Ist es auch für jeden finanziell möglich, Teil der kulinarischen Elite zu sein?

Das ist die Gretchenfrage. Es kann doch nicht sein, dass die letzten Aufrechten, die die Insel des guten Geschmacks verteidigen, jetzt auch den Mist der anderen essen müssen, weil es eine egalitäre Gerechtigkeit geben soll, in der Teile der Menschheit nicht besser essen dürfen als andere. Sollen denn alle vergiftet werden? Wenn wir in einer Welt leben, in der sich nur Menschen ab einem gewissen Einkommen gesunde, gute und nahrhafte Lebensmittel leisten können, stimmt doch am System per se etwas nicht, dann brauchen wir eben einen Systemwechsel. Fest steht: Wenn wir nicht den wesentlichen Eckpfeilern unserer Existenz folgen, wird unsere Zivilisation untergehen.

Ist das nicht eine recht hoffnungslose Aussicht für uns Menschen?

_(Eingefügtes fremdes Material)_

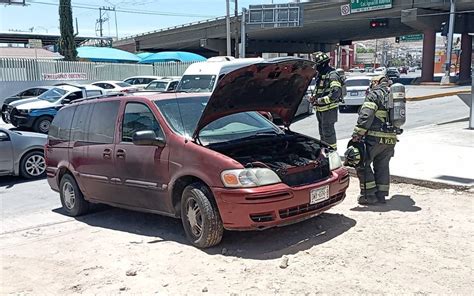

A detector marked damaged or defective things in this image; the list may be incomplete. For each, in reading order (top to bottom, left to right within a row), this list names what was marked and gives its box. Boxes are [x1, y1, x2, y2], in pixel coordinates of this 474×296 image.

burnt engine [209, 135, 332, 187]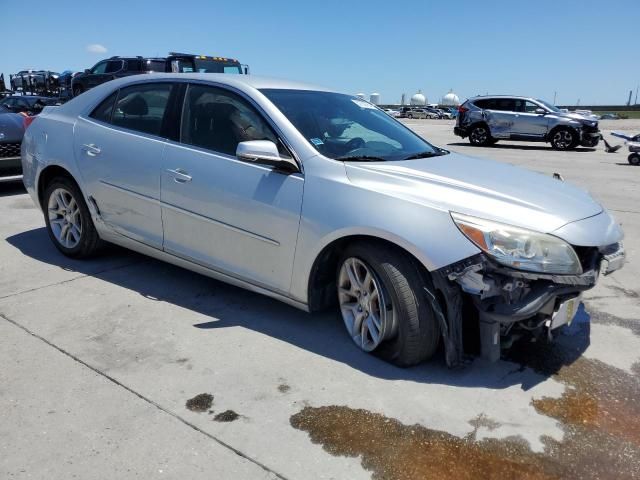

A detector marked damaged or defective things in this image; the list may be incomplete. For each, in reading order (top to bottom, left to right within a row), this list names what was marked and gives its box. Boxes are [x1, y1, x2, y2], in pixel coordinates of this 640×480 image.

damaged headlight housing [452, 213, 584, 276]
broken headlight [452, 213, 584, 276]
damaged front end [432, 242, 624, 366]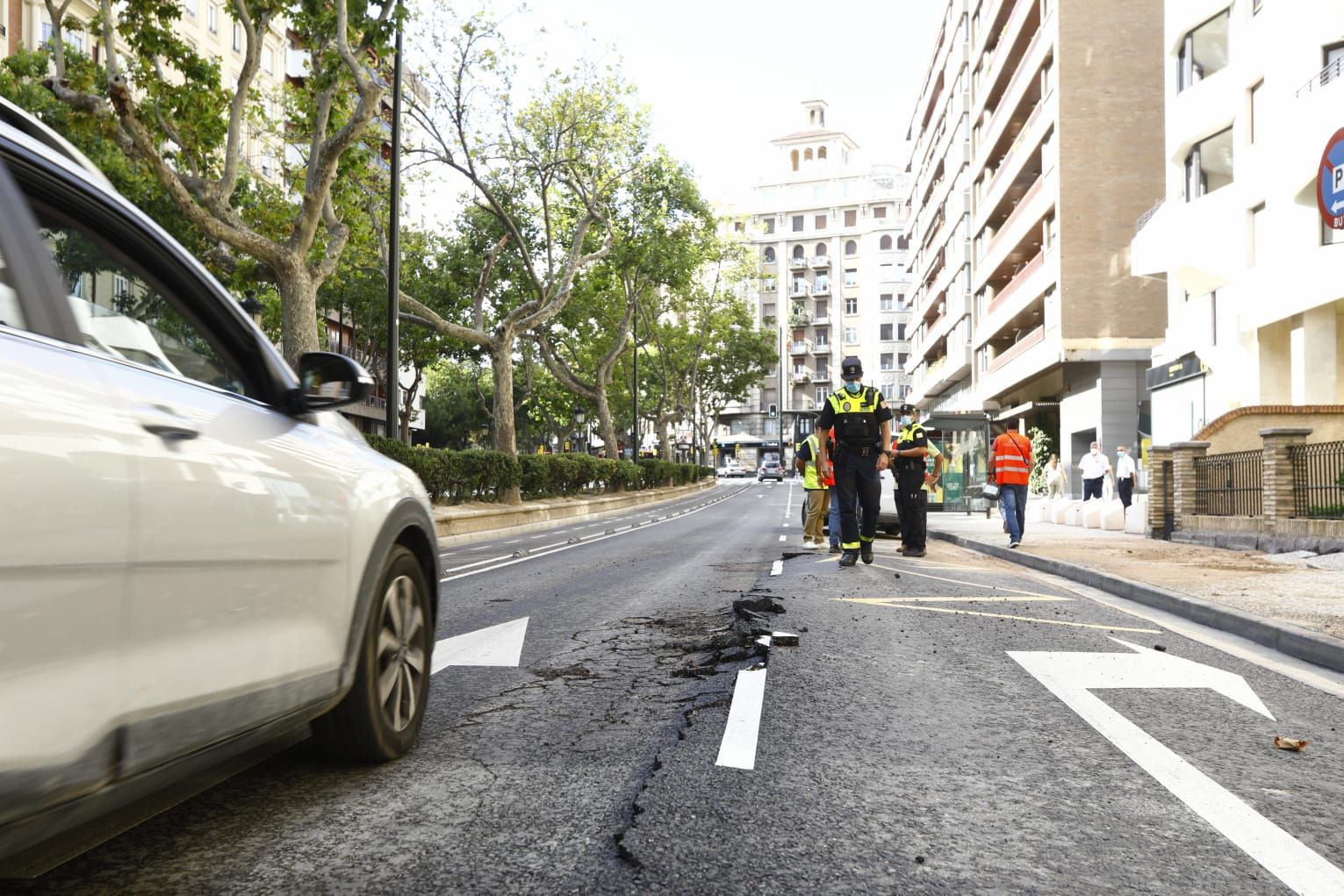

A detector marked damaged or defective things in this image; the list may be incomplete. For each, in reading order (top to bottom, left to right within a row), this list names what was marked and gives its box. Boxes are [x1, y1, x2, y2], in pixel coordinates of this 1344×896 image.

cracked asphalt [12, 481, 1344, 892]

Wir haben eine gewisse Grenze überschritten und alles Machbare gemacht, ohne zu fragen, ob das Machbare auch gemacht werden sollte. Wir sind so verhaftet in kleinen Strukturen, in Angst und unserem Schulsystem, wo niemand gefördert wird, frei und verrückt alles auch mal anders zu denken. Für mich hat der Mensch noch gar nicht angefangen zu denken. So wäre es doch vorstellbar, dass wir uns mit anderen solidarisch zeigen, dass wir Werte propagieren als Maximierung von Knete.